Source document:
Brand Purpose Work & Wellbeing Climate Crisis

Can we re-imagine advertising to be in service of a thriving future?

By Lisa Merrick-Lawless, Co-founder

November 18, 2022 | 9 min read

Lisa Merrick-Lawless of advertising change catalyst group Purpose Disruptors shares her reflections on the recent Anthropy conference, and whether advertising can truly change.

(from L to R) Lisa Merrick Lawless, Dr Victoria Hurth & Rory Sutherland at Anthropy 2022

Left to right: Lisa Merrick Lawless, Dr Victoria Hurth & Rory Sutherland at Anthropy 2022 / Image courtesy of Purpose Disruptors

Last week I had the pleasure of being invited to speak alongside the legendary Rory Sutherland at Anthropy: a unique gathering dreamed up by John O’Brien, who amassed 1,000 eclectic, forward-thinking leaders at The Eden Project in Cornwall to discuss the qualities needed to build a positive, sustainable and equitable future.

With the magic, wonder and pure delight of the tropical setting (if you haven’t been to the Eden Project, go!) juxtaposed with the backdrop of climate chaos warnings at Cop27, the case for building a different future felt glaringly urgent.

Imagination deficit

Finding solutions relies on our ability to re-imagine our lives, something key thinkers like Amitav Ghosh and Sir Geoff Mulgan have argued we find very hard to do. Historically, culture has found it easier to imagine utopian or apocalyptic narratives, neither of which bring us closer to a future that is both desirable and realistic. Famously, scholar Mark Fisher said, "it is easier to imagine an end to the world than an end to capitalism". Breaking beyond the structures of thought and experiences baked into the fabric of our lives does not come easily.

This might be why we find it so difficult to picture alternative futures for the systems creating and exacerbating problems. Take the ad industry. Our industry now adds 32% to everyone in the UK’s carbon footprint, through our role in driving increased consumption. Yet recent bone-chilling climate reports say we need to almost halve emissions by 2030, and “only a root-and-branch transformation of our economies and societies can save us from accelerating climate disaster”.

Can you think of a future in which advertising takes on a different role? How could the industry operate for good? What would make us proud to work in advertising? How might the advertising industry be in service of a thriving future for all?

These are questions that need radical thinking. Got it. But how do we activate that type of thinking? That’s much harder.

Sitting in Anthropy’s magical setting inside the Eden Project’s rainforest biome, listening to the gentle buzzing of bees and delicate drops of dew, I was reminded that the green shoots of imaginative work are often more visible than we think.

Excerpted records:

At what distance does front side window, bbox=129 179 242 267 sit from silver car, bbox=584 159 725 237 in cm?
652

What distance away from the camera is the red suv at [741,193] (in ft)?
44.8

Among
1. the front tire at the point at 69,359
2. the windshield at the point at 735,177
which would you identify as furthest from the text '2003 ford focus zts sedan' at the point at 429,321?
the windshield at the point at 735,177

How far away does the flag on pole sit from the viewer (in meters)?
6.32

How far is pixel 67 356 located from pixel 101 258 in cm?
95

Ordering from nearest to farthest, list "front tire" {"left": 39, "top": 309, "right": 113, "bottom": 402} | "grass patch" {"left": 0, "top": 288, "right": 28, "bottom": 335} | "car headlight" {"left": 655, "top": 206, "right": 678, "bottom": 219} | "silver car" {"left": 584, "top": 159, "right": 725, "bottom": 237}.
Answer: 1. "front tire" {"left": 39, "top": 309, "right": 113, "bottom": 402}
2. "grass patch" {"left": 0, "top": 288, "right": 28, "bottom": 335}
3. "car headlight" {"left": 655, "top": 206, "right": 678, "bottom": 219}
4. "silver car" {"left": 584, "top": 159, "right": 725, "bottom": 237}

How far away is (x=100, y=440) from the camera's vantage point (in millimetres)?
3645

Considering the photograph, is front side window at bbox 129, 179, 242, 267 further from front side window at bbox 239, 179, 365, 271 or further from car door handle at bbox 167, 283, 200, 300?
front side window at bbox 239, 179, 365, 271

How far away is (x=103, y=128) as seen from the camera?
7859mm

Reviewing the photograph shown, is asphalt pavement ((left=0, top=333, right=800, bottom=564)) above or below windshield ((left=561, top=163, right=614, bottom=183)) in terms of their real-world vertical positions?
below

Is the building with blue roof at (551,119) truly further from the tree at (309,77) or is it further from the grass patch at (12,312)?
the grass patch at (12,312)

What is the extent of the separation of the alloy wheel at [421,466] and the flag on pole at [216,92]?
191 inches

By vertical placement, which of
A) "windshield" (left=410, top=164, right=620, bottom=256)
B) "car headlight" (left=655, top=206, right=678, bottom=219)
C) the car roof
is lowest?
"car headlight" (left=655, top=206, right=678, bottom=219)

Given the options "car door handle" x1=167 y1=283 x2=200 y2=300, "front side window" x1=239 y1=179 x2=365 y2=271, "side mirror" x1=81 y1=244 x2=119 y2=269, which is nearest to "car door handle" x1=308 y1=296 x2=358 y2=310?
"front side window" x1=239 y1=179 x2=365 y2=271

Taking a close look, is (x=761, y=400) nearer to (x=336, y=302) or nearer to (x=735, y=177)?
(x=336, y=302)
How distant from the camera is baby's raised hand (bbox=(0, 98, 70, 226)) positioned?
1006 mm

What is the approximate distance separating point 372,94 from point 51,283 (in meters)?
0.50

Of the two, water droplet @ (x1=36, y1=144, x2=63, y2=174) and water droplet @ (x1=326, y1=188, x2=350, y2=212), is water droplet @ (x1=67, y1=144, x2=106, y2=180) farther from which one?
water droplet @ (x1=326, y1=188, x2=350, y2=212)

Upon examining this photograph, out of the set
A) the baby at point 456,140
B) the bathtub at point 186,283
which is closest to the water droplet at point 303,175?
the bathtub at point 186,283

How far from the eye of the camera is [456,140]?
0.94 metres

What this task involves:
Resume the article on re-imagining advertising in service of a thriving future, continuing on from its final sentence.

Exercise response:
Dreaming beyond the deficit

The Eden Project began as a dream in 1995 when Sir Tim Smit discovered a derelict clay pit in Cornwall, then transformed it into a greenhouse of life, welcoming more than 19 million visitors, as well providing local regeneration. Smit was able to reimagine a problem as cradling potential for something much greater. “Dare to dream, organize to deliver”, he said, opening the first day of Anthropy and encouraging us all to keep exercising our imagination muscle.

Looking to examples like Eden could help shift our mindset, something Dr Sally Uren, chief executive of Forum of the Future, called for at Anthropy. We have to start with mindsets if we want to reimagine the goals of the systems we operate in.

But what are the conditions we can create to shift our mindsets to embrace change?

The scale and complexity of the world’s interconnected, ill-defined systems paralyze action. Uren’s first step: try and understand the boundaries of the wider system, then home in on where to leverage change. Consider the food system. Its mission is to bring cheap, massproduced food to market, without paying attention to nutritional quality, ecosystem boundaries or livelihood return to farmers. Our health system operates to fix people when they are broken, instead of keeping people well. Our economy is focused on profit maximization, not the social and environmental outcomes we so desperately need. The mindsets and the stories we tell ourselves must change.

Mary Portas agreed: it’s new stories that are desperately needed. On stage at Anthropy, she quoted economist Robert Shiller who said, “the most powerful stories in our economy are the stories that seep into culture”. Today’s media discourse is dominated by negativity and fear, causing a flight-or-freeze response rather than a fight for new possibilities.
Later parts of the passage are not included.